10/1/2006 10:45 pm (et) mobile_96: good to have you

10/1/2006 10:45 pm (et) Widow: KS, I found YODB once. So, please, when will chapters 3-5 be?

10/1/2006 10:46 pm (et) ks: mobile, I expect that'll be right for the timing. And given that some of us won't have returned from the Land of Lincoln on the evening of October 22nd, I was hoping we'd consider having that discussion on Monday the 23rd. Give me (and others) a chance to get home and regroup. Might have to be later in the week depending upon others schedules.

10/1/2006 10:46 pm (et) mobile_96: Actually, glad to have you, raised some interesting comments

10/1/2006 10:46 pm (et) mobile_96: Ok, sounds good to me,

10/1/2006 10:47 pm (et) mobile_96: Next Sunday evening, same bat time, same bat station

10/1/2006 10:47 pm (et) ks: Chapter 3 - 5 will be next Sunday, October 8th, starting 8 PM, Central.
YODG = Might bookmark that site, Widow.

Basecat arrived late for the bookchat but made the following comments in a later posting

10/1/2006 12:12 pm (et) Basecat: Greetings all from the Garden State. My apologies to all for missing the book chat, but had to take my older sister back to NYC, and left later than I had planned. She and my Mom were visiting Mary K., and did not get back here until 8 PM. I just got back from NYC about 45 minutes ago. I did read the scroll, and could see you all had a fine discussion. Am with you all about chapter one. To spend that much time on the so called life changing moment, and then in the last couple of pages of that chapter, Wilson points out it could not have been, could have been summarized in half the pages it took for his final opinion on the subject. To me, the life changing event in Abe's life were the debates with Douglas.
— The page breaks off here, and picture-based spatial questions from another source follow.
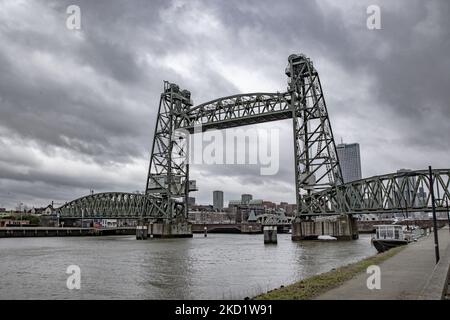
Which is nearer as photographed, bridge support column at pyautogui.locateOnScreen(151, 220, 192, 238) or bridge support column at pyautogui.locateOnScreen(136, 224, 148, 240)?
bridge support column at pyautogui.locateOnScreen(136, 224, 148, 240)

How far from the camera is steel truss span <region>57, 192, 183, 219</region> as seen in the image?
8575 centimetres

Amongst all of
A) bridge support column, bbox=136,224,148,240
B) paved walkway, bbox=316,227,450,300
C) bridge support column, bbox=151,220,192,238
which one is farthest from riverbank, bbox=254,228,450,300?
bridge support column, bbox=151,220,192,238

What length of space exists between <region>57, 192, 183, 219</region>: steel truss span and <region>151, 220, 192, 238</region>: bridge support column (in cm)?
204

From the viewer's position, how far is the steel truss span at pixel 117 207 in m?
85.8

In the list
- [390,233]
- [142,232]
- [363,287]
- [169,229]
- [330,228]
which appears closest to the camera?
[363,287]

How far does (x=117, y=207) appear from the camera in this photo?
108m

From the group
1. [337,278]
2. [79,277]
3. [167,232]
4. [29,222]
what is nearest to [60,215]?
[29,222]

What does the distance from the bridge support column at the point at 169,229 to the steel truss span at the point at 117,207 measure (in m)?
2.04

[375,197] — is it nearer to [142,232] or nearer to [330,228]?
[330,228]

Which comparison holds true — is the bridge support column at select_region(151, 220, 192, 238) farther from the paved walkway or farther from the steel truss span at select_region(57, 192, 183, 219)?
the paved walkway

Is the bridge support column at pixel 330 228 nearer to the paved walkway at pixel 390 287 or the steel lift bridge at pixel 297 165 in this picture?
the steel lift bridge at pixel 297 165

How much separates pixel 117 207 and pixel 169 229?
3149 centimetres

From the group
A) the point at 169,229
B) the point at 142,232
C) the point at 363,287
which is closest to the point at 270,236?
the point at 169,229

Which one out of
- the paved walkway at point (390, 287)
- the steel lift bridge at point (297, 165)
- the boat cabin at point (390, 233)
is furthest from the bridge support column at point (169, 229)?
the paved walkway at point (390, 287)
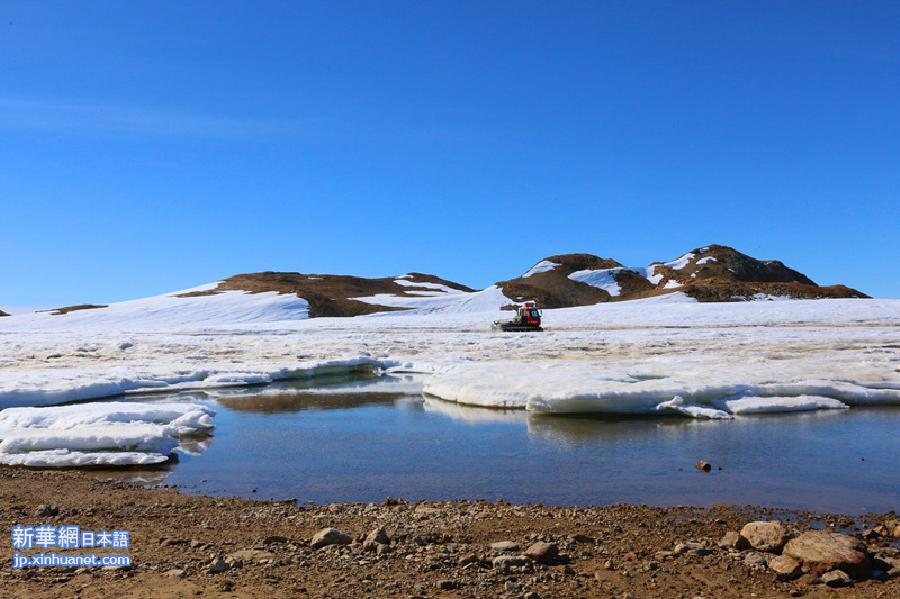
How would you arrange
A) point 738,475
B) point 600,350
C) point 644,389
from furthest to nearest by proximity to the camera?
1. point 600,350
2. point 644,389
3. point 738,475

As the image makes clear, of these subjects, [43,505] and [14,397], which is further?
Result: [14,397]

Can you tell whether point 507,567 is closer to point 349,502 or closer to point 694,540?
point 694,540

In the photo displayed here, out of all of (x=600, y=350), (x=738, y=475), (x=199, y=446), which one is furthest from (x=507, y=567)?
(x=600, y=350)

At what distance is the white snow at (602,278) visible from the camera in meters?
82.6

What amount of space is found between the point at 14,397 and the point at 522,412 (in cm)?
1168

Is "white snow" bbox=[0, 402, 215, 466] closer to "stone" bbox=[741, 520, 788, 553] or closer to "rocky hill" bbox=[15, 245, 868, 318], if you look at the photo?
"stone" bbox=[741, 520, 788, 553]

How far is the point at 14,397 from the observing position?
15.9m

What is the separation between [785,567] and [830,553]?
40cm

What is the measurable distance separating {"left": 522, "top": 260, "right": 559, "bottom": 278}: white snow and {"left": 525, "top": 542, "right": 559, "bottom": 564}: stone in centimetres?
8591

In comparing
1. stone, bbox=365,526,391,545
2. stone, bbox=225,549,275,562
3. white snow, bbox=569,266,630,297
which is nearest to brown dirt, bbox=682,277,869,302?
white snow, bbox=569,266,630,297

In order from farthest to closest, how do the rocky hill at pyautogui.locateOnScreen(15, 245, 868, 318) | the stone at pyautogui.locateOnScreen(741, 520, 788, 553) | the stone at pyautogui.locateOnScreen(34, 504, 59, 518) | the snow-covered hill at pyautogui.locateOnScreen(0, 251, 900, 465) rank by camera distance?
the rocky hill at pyautogui.locateOnScreen(15, 245, 868, 318) → the snow-covered hill at pyautogui.locateOnScreen(0, 251, 900, 465) → the stone at pyautogui.locateOnScreen(34, 504, 59, 518) → the stone at pyautogui.locateOnScreen(741, 520, 788, 553)

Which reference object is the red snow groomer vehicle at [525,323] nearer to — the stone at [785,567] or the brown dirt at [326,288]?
the brown dirt at [326,288]

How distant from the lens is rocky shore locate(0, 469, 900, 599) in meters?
4.76

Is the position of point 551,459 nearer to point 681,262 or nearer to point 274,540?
point 274,540
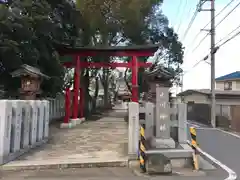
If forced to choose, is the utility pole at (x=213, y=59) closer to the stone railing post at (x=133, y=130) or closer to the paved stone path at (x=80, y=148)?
the paved stone path at (x=80, y=148)

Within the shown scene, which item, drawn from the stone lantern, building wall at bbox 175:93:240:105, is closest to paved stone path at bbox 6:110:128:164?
the stone lantern

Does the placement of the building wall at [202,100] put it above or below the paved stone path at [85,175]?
above

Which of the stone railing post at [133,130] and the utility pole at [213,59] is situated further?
the utility pole at [213,59]

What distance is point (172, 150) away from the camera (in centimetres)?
950

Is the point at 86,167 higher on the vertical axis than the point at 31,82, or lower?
lower

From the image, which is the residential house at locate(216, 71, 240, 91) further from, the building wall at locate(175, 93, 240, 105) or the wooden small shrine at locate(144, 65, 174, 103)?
the wooden small shrine at locate(144, 65, 174, 103)

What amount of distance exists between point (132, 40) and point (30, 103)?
76.2ft

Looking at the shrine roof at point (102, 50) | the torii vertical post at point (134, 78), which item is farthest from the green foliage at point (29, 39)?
the torii vertical post at point (134, 78)

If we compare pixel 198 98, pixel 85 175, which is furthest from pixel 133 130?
pixel 198 98

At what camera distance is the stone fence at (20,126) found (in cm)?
890

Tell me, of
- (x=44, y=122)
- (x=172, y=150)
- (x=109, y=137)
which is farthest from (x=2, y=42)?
(x=172, y=150)

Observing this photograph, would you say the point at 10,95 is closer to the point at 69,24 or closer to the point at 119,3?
the point at 69,24

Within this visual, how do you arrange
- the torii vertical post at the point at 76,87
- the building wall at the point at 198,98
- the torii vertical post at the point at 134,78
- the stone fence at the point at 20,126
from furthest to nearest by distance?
the building wall at the point at 198,98
the torii vertical post at the point at 134,78
the torii vertical post at the point at 76,87
the stone fence at the point at 20,126

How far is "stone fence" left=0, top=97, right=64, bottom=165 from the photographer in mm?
8898
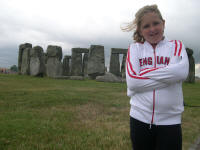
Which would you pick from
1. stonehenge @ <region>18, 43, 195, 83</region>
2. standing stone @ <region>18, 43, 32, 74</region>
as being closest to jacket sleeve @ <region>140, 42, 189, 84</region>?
stonehenge @ <region>18, 43, 195, 83</region>

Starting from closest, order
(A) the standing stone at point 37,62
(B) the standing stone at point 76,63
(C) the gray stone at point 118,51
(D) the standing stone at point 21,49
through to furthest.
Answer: (A) the standing stone at point 37,62 < (D) the standing stone at point 21,49 < (C) the gray stone at point 118,51 < (B) the standing stone at point 76,63

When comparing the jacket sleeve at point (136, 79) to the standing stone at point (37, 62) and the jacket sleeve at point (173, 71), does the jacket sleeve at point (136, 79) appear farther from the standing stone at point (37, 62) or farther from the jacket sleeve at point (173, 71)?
the standing stone at point (37, 62)

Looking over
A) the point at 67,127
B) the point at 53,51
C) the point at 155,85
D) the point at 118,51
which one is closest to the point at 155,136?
the point at 155,85

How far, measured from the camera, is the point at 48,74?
58.5 feet

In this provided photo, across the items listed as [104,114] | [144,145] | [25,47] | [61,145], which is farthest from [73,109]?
[25,47]

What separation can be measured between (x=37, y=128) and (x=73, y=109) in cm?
161

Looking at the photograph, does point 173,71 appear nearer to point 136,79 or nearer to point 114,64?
point 136,79

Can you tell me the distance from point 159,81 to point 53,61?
56.2 feet

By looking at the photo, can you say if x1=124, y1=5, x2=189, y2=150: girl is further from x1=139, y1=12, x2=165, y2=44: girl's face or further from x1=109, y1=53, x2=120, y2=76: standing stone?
x1=109, y1=53, x2=120, y2=76: standing stone

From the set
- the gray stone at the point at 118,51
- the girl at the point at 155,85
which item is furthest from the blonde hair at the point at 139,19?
the gray stone at the point at 118,51

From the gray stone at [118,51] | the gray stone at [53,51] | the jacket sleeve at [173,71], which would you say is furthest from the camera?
the gray stone at [118,51]

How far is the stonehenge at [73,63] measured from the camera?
629 inches

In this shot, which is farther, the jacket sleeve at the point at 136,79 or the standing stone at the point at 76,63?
the standing stone at the point at 76,63

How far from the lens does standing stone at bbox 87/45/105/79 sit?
757 inches
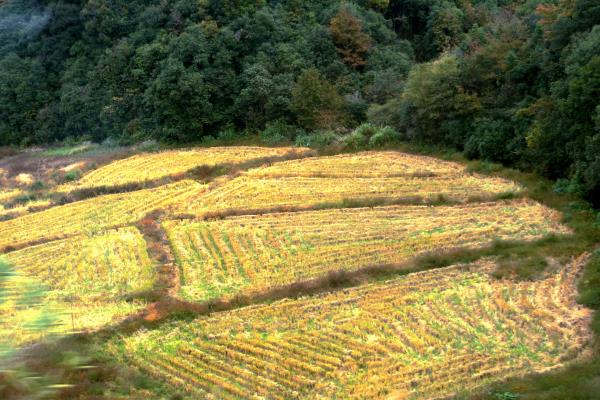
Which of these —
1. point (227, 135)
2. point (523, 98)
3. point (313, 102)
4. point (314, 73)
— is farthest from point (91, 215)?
point (523, 98)

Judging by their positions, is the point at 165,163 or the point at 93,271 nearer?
the point at 93,271

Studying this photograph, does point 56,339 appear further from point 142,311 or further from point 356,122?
point 356,122

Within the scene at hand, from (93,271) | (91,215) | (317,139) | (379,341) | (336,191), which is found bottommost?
(379,341)

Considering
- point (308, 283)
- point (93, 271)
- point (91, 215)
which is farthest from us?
point (91, 215)

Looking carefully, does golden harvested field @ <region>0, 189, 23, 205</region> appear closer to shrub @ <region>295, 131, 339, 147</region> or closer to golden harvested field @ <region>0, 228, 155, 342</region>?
golden harvested field @ <region>0, 228, 155, 342</region>

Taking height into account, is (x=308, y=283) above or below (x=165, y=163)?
below

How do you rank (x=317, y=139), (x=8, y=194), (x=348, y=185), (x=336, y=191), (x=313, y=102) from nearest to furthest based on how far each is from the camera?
1. (x=336, y=191)
2. (x=348, y=185)
3. (x=8, y=194)
4. (x=317, y=139)
5. (x=313, y=102)

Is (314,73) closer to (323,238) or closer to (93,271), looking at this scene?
(323,238)

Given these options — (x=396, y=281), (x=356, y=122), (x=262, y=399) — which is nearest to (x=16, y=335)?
(x=262, y=399)
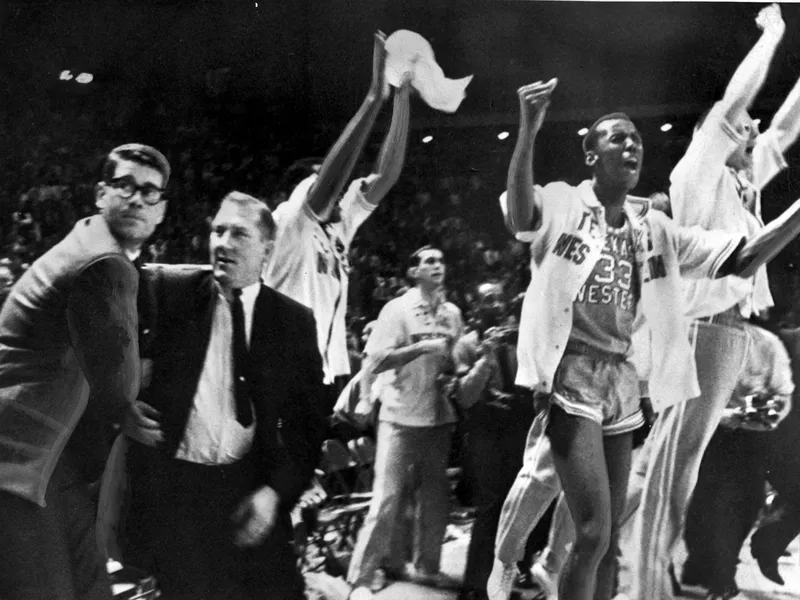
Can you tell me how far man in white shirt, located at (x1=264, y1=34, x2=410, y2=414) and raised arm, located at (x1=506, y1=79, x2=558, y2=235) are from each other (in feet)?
1.30

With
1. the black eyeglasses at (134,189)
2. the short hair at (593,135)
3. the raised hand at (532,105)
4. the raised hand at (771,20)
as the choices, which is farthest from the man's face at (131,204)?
the raised hand at (771,20)

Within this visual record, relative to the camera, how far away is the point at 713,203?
3168 mm

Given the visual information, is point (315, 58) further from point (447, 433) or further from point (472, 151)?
point (447, 433)

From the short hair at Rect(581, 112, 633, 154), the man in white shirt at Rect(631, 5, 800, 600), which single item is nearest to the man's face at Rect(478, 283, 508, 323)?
the short hair at Rect(581, 112, 633, 154)

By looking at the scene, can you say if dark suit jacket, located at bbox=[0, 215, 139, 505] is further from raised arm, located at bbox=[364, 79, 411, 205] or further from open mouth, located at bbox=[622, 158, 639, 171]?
open mouth, located at bbox=[622, 158, 639, 171]

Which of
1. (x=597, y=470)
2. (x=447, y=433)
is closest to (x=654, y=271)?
(x=597, y=470)

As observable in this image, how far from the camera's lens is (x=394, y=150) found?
299 cm

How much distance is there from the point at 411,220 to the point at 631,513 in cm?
129

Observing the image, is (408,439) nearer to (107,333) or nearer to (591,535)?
(591,535)

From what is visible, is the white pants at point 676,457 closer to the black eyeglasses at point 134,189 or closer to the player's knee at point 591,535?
the player's knee at point 591,535

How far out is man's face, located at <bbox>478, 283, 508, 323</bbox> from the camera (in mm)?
3008

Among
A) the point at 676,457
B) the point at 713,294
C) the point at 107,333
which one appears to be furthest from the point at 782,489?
the point at 107,333

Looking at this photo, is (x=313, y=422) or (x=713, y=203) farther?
(x=713, y=203)

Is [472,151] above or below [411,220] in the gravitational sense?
above
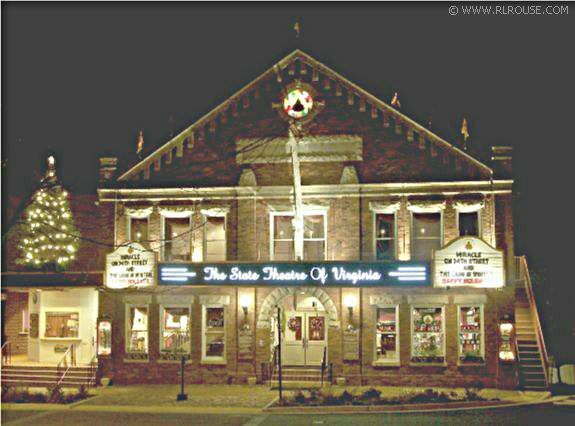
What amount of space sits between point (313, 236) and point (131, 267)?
22.3 feet

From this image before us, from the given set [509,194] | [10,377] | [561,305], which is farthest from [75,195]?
[561,305]

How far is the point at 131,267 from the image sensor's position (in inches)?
1073

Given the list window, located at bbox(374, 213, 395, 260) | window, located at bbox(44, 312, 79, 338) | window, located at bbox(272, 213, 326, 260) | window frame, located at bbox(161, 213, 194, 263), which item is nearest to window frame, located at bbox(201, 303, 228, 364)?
window frame, located at bbox(161, 213, 194, 263)

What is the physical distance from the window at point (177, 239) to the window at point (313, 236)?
4.47 m

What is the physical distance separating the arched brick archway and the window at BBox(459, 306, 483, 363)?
4.64m

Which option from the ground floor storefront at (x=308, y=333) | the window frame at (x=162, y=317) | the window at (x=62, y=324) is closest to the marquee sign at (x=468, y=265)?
the ground floor storefront at (x=308, y=333)

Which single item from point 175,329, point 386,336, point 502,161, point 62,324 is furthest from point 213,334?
point 502,161

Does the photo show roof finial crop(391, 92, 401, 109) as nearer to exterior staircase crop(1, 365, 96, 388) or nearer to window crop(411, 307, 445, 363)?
window crop(411, 307, 445, 363)

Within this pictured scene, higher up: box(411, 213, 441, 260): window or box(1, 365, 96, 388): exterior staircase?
box(411, 213, 441, 260): window

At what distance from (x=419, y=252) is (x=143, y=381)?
11.4m

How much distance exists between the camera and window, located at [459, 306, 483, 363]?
85.1ft

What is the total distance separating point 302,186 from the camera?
27078 mm

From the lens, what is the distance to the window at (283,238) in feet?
90.0

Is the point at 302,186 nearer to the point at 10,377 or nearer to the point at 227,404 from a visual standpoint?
the point at 227,404
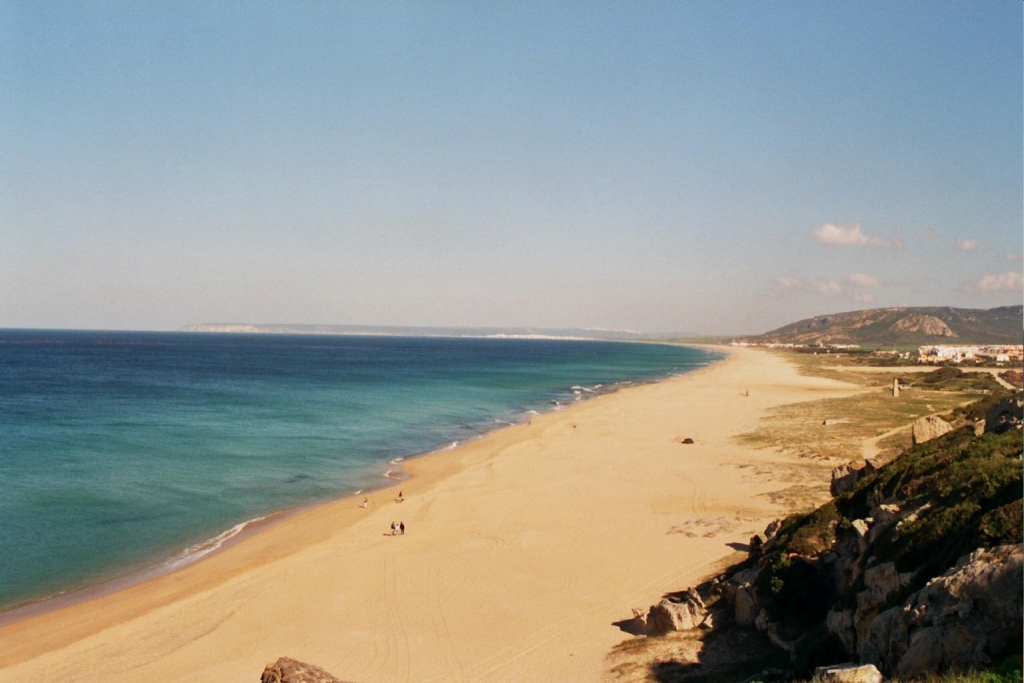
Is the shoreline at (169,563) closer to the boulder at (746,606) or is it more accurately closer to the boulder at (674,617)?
the boulder at (674,617)

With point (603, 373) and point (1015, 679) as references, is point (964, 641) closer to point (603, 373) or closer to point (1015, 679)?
point (1015, 679)

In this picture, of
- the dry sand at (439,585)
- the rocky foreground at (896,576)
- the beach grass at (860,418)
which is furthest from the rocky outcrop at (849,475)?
the beach grass at (860,418)

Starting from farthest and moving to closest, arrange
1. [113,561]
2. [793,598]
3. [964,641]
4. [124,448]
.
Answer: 1. [124,448]
2. [113,561]
3. [793,598]
4. [964,641]

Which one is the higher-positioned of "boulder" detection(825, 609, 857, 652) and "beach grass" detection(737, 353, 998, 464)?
"boulder" detection(825, 609, 857, 652)

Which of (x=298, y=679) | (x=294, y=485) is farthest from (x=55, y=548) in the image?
(x=298, y=679)

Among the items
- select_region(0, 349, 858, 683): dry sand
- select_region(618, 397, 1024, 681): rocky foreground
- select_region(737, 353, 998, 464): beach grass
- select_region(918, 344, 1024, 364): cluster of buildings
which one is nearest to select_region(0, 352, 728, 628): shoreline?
select_region(0, 349, 858, 683): dry sand

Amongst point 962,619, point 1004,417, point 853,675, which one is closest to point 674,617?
point 853,675

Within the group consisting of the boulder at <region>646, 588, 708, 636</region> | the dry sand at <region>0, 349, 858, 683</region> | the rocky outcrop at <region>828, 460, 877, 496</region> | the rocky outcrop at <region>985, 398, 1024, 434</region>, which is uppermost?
the rocky outcrop at <region>985, 398, 1024, 434</region>

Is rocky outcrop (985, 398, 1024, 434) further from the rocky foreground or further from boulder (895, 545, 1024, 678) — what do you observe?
boulder (895, 545, 1024, 678)
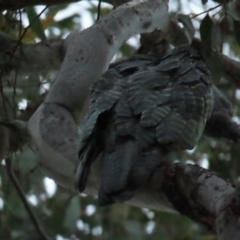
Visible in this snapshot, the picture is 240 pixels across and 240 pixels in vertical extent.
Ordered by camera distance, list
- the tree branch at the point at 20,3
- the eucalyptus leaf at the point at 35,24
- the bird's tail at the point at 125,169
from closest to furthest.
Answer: the bird's tail at the point at 125,169 → the tree branch at the point at 20,3 → the eucalyptus leaf at the point at 35,24

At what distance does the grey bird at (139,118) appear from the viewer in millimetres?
1470

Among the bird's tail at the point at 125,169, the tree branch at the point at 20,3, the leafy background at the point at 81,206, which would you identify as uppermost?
the tree branch at the point at 20,3

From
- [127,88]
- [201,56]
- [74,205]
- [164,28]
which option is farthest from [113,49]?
[74,205]

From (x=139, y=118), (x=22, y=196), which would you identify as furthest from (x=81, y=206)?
(x=139, y=118)

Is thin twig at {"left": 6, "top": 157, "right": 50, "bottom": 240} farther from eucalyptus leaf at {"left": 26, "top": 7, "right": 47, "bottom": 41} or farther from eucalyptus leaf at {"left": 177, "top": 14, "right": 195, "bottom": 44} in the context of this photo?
eucalyptus leaf at {"left": 177, "top": 14, "right": 195, "bottom": 44}

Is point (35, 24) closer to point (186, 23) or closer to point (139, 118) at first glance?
point (186, 23)

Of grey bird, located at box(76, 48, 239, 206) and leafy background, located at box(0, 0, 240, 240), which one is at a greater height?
grey bird, located at box(76, 48, 239, 206)

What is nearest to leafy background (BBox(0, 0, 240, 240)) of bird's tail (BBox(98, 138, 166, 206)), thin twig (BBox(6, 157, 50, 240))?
thin twig (BBox(6, 157, 50, 240))

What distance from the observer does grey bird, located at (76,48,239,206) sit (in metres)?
1.47

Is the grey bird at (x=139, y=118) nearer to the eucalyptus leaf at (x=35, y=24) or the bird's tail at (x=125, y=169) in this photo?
the bird's tail at (x=125, y=169)

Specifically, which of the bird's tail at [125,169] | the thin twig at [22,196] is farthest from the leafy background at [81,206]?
the bird's tail at [125,169]

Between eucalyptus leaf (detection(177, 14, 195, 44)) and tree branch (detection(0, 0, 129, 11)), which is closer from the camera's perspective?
eucalyptus leaf (detection(177, 14, 195, 44))

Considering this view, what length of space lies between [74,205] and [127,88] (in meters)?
1.27

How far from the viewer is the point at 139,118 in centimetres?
161
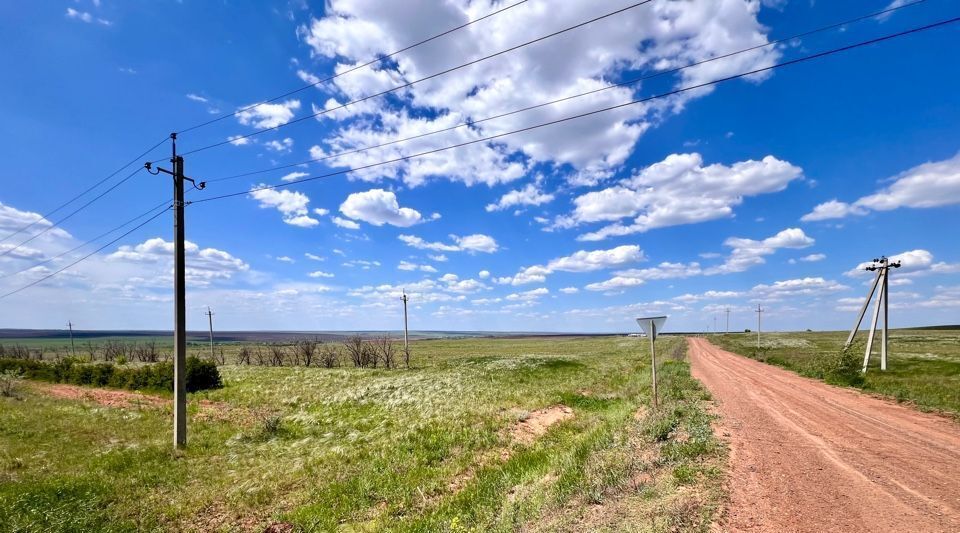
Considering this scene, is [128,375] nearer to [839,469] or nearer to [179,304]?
[179,304]

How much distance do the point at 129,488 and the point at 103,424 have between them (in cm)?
1398

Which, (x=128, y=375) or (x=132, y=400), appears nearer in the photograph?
(x=132, y=400)

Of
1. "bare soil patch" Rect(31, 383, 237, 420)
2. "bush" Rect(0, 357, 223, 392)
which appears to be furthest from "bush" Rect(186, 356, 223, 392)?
"bare soil patch" Rect(31, 383, 237, 420)

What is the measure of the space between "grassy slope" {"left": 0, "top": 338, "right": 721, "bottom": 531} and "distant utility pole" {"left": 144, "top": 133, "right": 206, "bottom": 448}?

10/1/2006 12:19 pm (et) Basecat: As for his religious indifference, I tend to believe that stems from the death of his Mom. Her death scarred him in terms of religion, and faith. Most every book I have read about Abe, he always had special relationships with mother figures throughout his life. IMHO, he loved and needed the feeling that he was being looked out for. He most definitely did not get that from his Dad, which I don't think he ever got over either. And yet he loved reading the Bible, and found solace there as his life went on.